11.3 Steel reinforced timber As mentioned above in connection with new bonding technologies, steel reinforcements are already being used within timber elements contained in bridge structures. In prEN Eurocode 5 Part 2 Bridges, design rules can be found for reinforced members, transversely reinforced timber, and for deck plates containing such reinforcements. Most frequently, these steel reinforced timber elements serve as high duty deck plates, although local reinforcing also takes place in stress-critical zones in the main structural members. Reinforcement is especially worth considering where elemental design is restricted through the relatively low tensile strength of timber transverse to the grain direction. It is also possible to use certain techniques to improve shear resistance, in situations where the action effects tend to cause sliding of adjacent fibres (known as shear parallel to the grain). Another instance where this type of reinforcement may be considered is at notches and at other abrupt changes in section, where stress concentrations can cause Mode I or Mixed Mode I/II crack growth and fracture.
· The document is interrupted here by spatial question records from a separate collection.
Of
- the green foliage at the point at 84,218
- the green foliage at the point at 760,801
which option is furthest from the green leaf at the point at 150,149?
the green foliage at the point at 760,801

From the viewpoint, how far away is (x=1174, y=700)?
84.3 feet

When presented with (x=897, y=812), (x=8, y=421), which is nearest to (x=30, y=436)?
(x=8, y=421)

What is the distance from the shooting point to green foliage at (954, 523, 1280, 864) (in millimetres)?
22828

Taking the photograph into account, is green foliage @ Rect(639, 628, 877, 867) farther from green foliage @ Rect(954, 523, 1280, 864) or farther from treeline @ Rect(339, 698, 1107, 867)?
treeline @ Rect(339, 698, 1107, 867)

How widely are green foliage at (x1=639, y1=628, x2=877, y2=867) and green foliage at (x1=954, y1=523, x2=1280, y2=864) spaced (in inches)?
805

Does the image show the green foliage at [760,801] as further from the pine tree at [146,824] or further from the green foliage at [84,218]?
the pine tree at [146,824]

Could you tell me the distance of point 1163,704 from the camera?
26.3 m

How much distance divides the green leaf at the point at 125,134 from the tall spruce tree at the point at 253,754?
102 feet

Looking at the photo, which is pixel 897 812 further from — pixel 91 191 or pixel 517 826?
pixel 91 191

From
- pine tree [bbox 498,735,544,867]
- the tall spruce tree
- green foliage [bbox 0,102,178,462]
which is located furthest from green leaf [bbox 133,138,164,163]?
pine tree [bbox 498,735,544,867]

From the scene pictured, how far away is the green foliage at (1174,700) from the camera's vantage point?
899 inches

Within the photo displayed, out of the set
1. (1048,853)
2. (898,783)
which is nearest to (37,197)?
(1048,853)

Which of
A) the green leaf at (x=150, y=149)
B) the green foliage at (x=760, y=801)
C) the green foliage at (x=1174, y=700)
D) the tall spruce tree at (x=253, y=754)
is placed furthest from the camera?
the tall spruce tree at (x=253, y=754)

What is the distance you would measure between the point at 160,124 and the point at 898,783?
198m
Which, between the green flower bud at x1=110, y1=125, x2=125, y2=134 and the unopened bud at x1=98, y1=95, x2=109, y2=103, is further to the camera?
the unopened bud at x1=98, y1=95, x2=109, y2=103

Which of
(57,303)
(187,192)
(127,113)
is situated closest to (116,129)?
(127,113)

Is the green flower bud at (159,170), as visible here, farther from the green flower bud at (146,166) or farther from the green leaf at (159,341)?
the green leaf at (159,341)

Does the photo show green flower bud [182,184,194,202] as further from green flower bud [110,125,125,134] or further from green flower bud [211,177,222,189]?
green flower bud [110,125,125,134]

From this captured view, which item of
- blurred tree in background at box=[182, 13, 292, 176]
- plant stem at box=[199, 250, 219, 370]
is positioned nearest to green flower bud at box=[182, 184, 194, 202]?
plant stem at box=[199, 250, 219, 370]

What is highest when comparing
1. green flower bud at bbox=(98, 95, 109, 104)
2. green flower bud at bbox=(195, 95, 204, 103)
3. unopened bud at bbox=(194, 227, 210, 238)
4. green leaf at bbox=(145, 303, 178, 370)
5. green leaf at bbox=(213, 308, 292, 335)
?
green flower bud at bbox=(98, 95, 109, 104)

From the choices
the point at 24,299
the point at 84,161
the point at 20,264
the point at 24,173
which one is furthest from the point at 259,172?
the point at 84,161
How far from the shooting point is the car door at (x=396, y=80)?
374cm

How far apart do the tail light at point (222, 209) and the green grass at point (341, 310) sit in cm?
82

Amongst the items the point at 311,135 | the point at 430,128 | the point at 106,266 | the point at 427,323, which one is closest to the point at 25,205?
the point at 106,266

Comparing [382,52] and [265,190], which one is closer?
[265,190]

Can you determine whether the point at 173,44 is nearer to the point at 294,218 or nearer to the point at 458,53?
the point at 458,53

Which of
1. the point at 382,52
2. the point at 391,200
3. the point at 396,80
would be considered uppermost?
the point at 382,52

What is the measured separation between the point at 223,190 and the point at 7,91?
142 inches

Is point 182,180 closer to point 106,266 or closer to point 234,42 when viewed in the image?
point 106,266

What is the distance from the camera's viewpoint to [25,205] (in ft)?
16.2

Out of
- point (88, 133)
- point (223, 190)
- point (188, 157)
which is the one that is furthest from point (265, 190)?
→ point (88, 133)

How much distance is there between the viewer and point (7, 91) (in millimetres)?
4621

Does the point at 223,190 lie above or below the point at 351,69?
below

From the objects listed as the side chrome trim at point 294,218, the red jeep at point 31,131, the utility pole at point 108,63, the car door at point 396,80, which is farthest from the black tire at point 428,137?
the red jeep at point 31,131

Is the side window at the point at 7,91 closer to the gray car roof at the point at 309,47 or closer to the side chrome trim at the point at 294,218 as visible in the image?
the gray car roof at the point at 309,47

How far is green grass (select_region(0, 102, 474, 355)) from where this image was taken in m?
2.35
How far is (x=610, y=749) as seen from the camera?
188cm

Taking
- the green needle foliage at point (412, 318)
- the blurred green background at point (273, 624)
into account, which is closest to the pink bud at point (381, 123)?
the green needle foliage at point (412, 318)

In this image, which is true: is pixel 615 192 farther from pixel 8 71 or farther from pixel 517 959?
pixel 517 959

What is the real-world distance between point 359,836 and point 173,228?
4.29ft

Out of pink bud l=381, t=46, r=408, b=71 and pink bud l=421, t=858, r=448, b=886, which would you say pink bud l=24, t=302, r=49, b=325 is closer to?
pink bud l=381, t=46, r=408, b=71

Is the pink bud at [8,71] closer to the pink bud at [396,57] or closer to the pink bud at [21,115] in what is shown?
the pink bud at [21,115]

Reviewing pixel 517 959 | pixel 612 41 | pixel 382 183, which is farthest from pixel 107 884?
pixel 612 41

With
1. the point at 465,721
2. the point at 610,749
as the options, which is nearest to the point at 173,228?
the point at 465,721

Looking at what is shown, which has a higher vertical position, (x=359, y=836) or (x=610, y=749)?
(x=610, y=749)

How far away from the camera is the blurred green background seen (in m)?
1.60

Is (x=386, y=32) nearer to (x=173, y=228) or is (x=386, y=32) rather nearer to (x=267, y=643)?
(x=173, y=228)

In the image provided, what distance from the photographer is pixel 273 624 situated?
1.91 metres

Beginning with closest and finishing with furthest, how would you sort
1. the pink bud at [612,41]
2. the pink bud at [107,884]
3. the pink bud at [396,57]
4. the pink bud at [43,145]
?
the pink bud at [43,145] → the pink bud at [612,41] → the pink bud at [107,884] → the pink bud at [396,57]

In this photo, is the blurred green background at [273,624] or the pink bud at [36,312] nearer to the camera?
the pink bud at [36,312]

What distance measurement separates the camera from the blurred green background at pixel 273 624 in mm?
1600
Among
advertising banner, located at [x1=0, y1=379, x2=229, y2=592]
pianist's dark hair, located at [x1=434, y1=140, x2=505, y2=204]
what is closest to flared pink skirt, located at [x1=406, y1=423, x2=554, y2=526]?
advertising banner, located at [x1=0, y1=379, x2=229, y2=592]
Finally, it is considered in some instances where highly concentrated action effects are to be transferred between parts of the structure, and where greater strength can be attained if such forces are transferred to zones deep within the receiving members. Where timber road bridge decks are steel reinforced, in general, the bars or tendons are located in directions inclined or parallel to the major fibre directions of the parent wood. In some instances, bonded-in steel-reinforcements are pre-stressed, to compensate for shrinkage effects which may occur with the components in service
11.4 Timber-concrete composites Current timber-concrete composites are described above, and as stated, design principles and application rules are already given in the structural timber Eurocodes. Challenges which remain for such systems, include searching for ways of achieving still further efficiency in the composite interaction benefits that can be achieved with better, more durable, shear key systems. Effort is also concentrated on securing continuous improvements in the sealing and moisture protection of these types of deck.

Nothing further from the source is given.